■ TEXT PROVIDED:
---
That said, he adds: “It’s a fairly permanent condition, it never leaves you.”
Russia is something of an obsession for the veteran reporter. “It was my first posting and it was the one that got under my skin,” he says. “I’ve gone back there as often as I can to do stories, whenever I can get visas basically.”
Even so, Campbell did not expect what has happened in Ukraine. He was first posted to Moscow in 1996, during president Boris Yeltsin’s second term. “It was obvious that democracy was failing and corruption was taking over everything,” Campbell says. “There was a massive disillusionment in the public, but there was still a sense that things would get better, that there could be a different path from the grey Soviet era and that the Cold War was not going to start again.”
Campbell at the US/Mexican border.
Fast-forward to February this year, when all that changed. “Right up until the day of the invasion I felt – along with every Russian journalist I know – that it wasn’t going to happen like this. We were all still holding on to this wishful thinking that things would work out all right.
“I think what has happened since then has fundamentally changed Russia, its place in the world, the prospects of peace, the prospects of engagement. Until Putin dies and unless he’s replaced by someone less appalling, I think we’ve entered a very dark chapter in history.”
Last month Campbell was placed on Russia’s sanctions list, which means he has little chance of returning to Russia any time soon. It was surprising to him, as historically authorities hadn’t cared what stories he’d worked on. “I was never getting critical feedback from the embassy or anything … unlike China, where they watch you like a hawk. But I think the Russian Foreign Ministry has gone from a role of serving the state to being a tool of disinformation and an apologist for war crimes.
---
■ EXERCISE TASKS:
[A] Please summarize the text about Campbell and Russia in two sentences.
[B] List every person the text about Campbell and Russia mentions by name.

[Part of a data file]
---
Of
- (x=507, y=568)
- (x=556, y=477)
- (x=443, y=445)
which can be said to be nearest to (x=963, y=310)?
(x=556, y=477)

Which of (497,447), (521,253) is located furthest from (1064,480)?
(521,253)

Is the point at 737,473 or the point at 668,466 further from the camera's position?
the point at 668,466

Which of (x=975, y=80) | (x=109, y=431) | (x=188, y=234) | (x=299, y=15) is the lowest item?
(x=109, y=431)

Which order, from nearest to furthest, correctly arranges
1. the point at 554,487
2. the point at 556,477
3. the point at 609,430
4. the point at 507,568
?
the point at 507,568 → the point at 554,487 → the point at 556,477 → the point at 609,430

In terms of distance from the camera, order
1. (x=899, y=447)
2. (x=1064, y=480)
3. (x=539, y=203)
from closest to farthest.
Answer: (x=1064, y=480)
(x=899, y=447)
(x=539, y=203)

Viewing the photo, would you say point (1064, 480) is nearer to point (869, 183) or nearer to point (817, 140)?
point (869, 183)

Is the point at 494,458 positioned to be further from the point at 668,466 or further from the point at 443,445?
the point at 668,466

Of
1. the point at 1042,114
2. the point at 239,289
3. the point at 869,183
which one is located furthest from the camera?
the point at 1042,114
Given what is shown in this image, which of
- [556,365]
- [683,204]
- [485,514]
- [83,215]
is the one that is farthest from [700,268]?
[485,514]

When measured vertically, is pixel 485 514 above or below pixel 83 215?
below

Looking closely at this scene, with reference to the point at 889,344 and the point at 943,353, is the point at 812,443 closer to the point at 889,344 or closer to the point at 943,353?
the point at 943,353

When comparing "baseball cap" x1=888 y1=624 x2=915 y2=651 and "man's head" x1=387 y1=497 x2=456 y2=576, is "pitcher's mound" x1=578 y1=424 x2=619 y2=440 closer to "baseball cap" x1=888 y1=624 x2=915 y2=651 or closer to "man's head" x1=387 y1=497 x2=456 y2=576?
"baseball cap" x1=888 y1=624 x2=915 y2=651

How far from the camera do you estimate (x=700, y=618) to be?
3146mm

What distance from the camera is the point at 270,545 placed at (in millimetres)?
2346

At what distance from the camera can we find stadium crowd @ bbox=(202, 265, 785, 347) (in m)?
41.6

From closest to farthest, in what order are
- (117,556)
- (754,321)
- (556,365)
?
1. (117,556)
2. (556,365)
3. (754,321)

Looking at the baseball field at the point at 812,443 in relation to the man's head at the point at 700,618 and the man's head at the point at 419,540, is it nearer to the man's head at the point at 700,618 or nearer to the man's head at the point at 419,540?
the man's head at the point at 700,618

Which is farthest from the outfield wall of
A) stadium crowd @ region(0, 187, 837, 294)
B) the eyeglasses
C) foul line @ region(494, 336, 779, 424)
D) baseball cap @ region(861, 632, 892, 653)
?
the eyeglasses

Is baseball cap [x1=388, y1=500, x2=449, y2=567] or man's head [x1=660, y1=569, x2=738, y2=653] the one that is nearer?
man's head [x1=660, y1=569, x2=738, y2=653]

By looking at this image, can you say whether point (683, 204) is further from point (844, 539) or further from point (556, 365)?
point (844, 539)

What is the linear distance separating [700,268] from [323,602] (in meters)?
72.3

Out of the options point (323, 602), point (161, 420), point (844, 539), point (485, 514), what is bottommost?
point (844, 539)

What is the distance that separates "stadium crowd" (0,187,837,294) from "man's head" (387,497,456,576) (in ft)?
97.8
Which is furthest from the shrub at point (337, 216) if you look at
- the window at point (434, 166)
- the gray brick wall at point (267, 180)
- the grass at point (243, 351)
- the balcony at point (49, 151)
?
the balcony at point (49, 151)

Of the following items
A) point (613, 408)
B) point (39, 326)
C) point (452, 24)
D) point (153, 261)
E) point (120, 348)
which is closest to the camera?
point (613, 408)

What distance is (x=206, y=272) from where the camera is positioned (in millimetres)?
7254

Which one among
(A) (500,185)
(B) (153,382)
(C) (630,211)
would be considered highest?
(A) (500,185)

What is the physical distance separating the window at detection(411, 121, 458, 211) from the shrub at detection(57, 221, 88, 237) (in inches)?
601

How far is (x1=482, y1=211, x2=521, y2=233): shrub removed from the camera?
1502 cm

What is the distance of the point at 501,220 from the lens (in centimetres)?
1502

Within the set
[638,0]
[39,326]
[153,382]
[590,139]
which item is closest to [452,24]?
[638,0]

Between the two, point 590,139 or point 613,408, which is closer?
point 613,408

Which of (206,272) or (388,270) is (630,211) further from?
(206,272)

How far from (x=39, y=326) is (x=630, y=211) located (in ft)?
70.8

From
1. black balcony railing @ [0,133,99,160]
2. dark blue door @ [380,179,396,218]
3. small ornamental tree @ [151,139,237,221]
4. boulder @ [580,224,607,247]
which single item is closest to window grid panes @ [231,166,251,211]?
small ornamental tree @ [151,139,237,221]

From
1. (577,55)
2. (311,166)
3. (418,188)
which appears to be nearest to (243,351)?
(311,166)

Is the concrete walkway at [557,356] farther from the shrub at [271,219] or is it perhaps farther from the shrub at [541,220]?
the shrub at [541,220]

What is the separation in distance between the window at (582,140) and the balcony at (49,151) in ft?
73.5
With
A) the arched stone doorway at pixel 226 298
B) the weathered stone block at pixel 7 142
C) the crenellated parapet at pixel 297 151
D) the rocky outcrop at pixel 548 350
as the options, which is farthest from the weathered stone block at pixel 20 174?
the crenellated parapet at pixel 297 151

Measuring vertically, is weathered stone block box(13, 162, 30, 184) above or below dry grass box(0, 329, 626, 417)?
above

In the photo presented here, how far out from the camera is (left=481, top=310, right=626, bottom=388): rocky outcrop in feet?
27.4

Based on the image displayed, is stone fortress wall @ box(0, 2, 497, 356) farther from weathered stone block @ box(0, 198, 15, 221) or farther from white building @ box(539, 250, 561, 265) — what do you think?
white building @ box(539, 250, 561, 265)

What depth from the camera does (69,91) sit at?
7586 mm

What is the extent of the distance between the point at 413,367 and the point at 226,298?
---
■ SOLUTIONS FOR EACH TASK:
[A] Campbell, a veteran reporter first posted to Moscow in 1996, has gone back to Russia as often as he can and, like every Russian journalist he knows, did not expect the invasion to happen. He believes it has fundamentally changed Russia and begun a very dark chapter in history, and last month he was placed on Russia's sanctions list, leaving him little chance of returning soon.

[B] Campbell, Boris Yeltsin, Putin